POLİTİKA PSİKOLOJİ TOPLUM 

ATEŞİN DÜŞTÜĞÜ YER: YAS, UTANÇ VE SOSYAL İYİLEŞME ÜZERİNE

Kartalkaya’daki otel yangınında kaybettiğimiz insanlar, çocuklar, sadece birer isim ya da haber satırı değil; hayallerin, sevgilerin, umutların beden bulmuş halleriydi. Bu büyük felaket, yüreğimizde derin bir yas bırakırken bazı insanların umursamaz tavırları ve hayatlarına hiçbir şey olmamış gibi devam edebilmesi, ar duygusunun ne kadar zedelendiğini gösteriyor. Bu acı, yalnızca ailelerin değil, hepimizin acısıdır. Çünkü ateş, sadece düştüğü yeri değil, vicdanlarımızı da yakar.

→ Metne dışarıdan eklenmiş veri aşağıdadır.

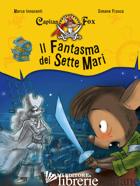 FANTASMA DEI SETTE MARI. CAPITAN FOX (IL). VOL. 2 - INNOCENTI MARCO; FRASCA SIMONE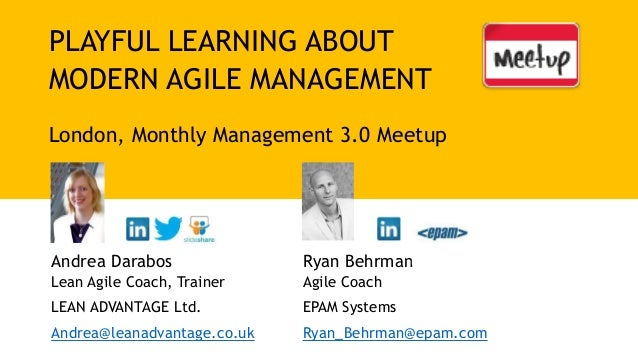 PLAYFUL LEARNING ABOUT MODERN AGILE MANAGEMENT London, Monthly Management 3.0 Meetup Andrea Darabos Lean Agile Coach, Trai...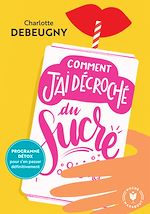 Download this eBook Comment j'ai décroché du sucre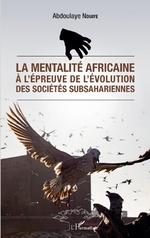 La mentalité africaine à l'épreuve de l'évolution des sociétés subsahariennes - Abdoulaye Ndiaye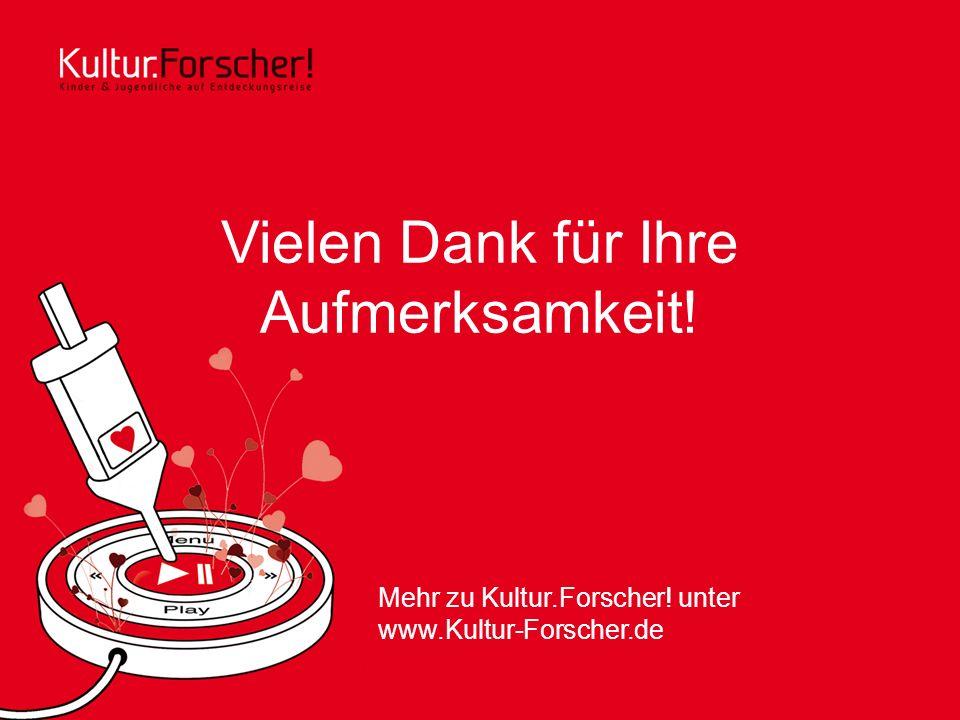 Vielen Dank für Ihre Aufmerksamkeit! Mehr zu Kultur.Forscher! unter www.Kultur-Forscher.de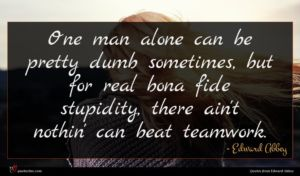 Edward Abbey quote : One man alone can ...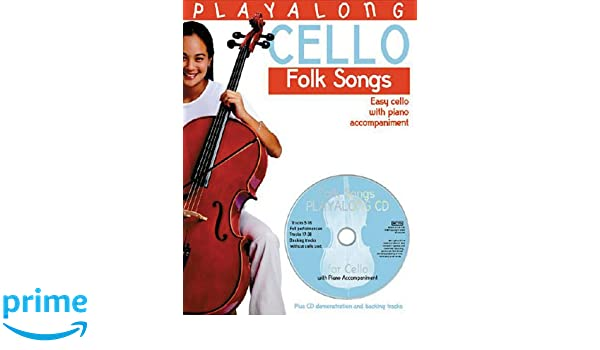 Amazon com: Playalong Cello - Folk Songs: Easy Cello with Piano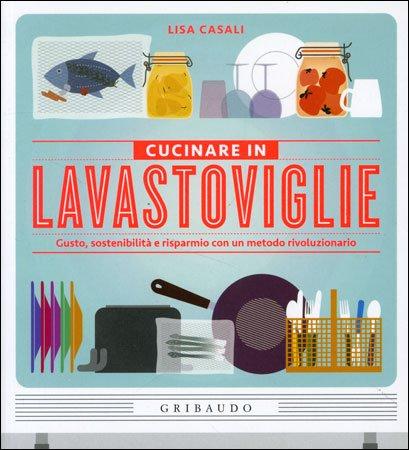 Contenitori per cucinare in lavastoviglie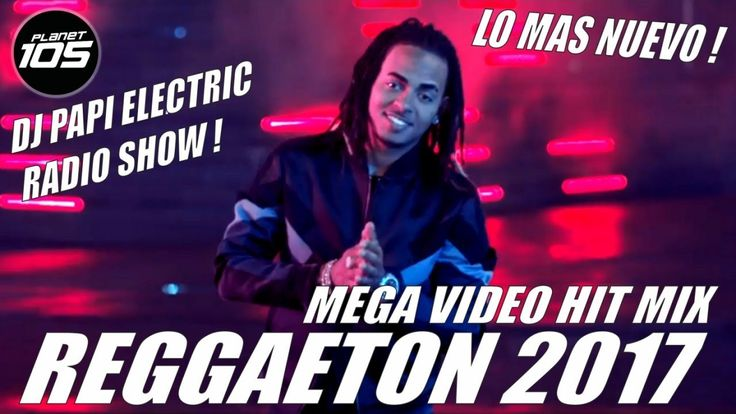 REGGAETON 2017 - VIDEO MIX - LO MAS NUEVO! J BALVIN, WISIN, OZUNA, FARRU...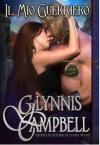 Il Mio Guerriero (I Cavalieri dei de Ware Vol. 2) - Glynnis Campbell, Ernesto Pavan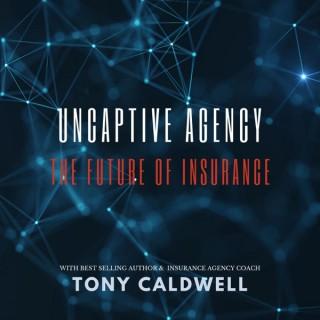 Uncaptive Agency: The Future of Insurance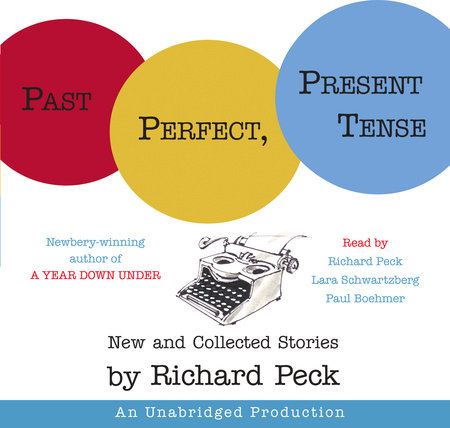 Past Perfect, Present Tense by Richard Peck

Ne var ki yangının ardından çevredeki otellerde, çocuklarıyla birlikte eğlenmeye devam eden insanlar vardı. Bu, yalnızca bir duyarsızlık değil, aynı zamanda bir değerler sistemi problemidir. Çocuklar, bu tür davranışlar üzerinden acıya karşı kayıtsız kalmayı öğrenir. Ötekinin yasına sırt çevirerek büyüyen bir çocuk, yetişkin olduğunda empati yoksunu, bireysel çıkarlarını toplumun üzerinde gören, duyarsız bir birey olma eğilimi taşır. Bu, yalnızca bireyi değil, toplumsal bağlarımızı da zayıflatan bir döngüdür. Oysa bir toplumun geleceği, çocuklara öğretilen empati, sorumluluk ve dayanışma duygularıyla şekillenir.

Böylesi ağır toplumsal travmalar, yas ve iyileşme süreçlerini yalnızca bireysel olarak değil, kolektif bir birlik içinde ele almayı gerektirir. Yasımızı birlikte yaşar, utancımıza sahip çıkar ve kaybettiklerimizin sorumluluğunu taşıyabilirsek ancak o zaman gerçekten iyileşebiliriz. Ancak böylesine acı bir olayın ardından yapılan eleştirilerin susturulması, insanlık onuruna, sağduyuya ve hukukun evrensel ilkelerine açıkça aykırıdır. Bu topraklar, Gazi Mustafa Kemal Atatürk’ün kurduğu özgür Türkiye Cumhuriyeti’dir. Hakikati konuşmanın susturulduğu bir yerde, iyileşme mümkün olamaz.

Bu yangında ölen çocuklar ve insanlar, birer sayı değil, bu toplumun bir parçasıydı. Sessiz kalmak, onların anısına en büyük saygısızlık olur. Yas susturulamaz. Öfkemiz, adalet için de bir çağrı niteliği taşımalıdır. Hukukun, vicdanın ve sorumluluğun işlediği bir toplumu birlikte inşa etmek zorundayız.

Kartalkaya’nın alevleri, sadece canlarımızı değil, toplumsal vicdanımızı da sarsmıştır. Şimdi, hakikate tutunmalı, utancımızla yüzleşmeli ve bu kayıplardan ders çıkararak adaletin, iyileşmenin ve dayanışmanın yolunu aramalıyız. Unutmayalım: Yasımız, bizi birleştiren en güçlü bağdır.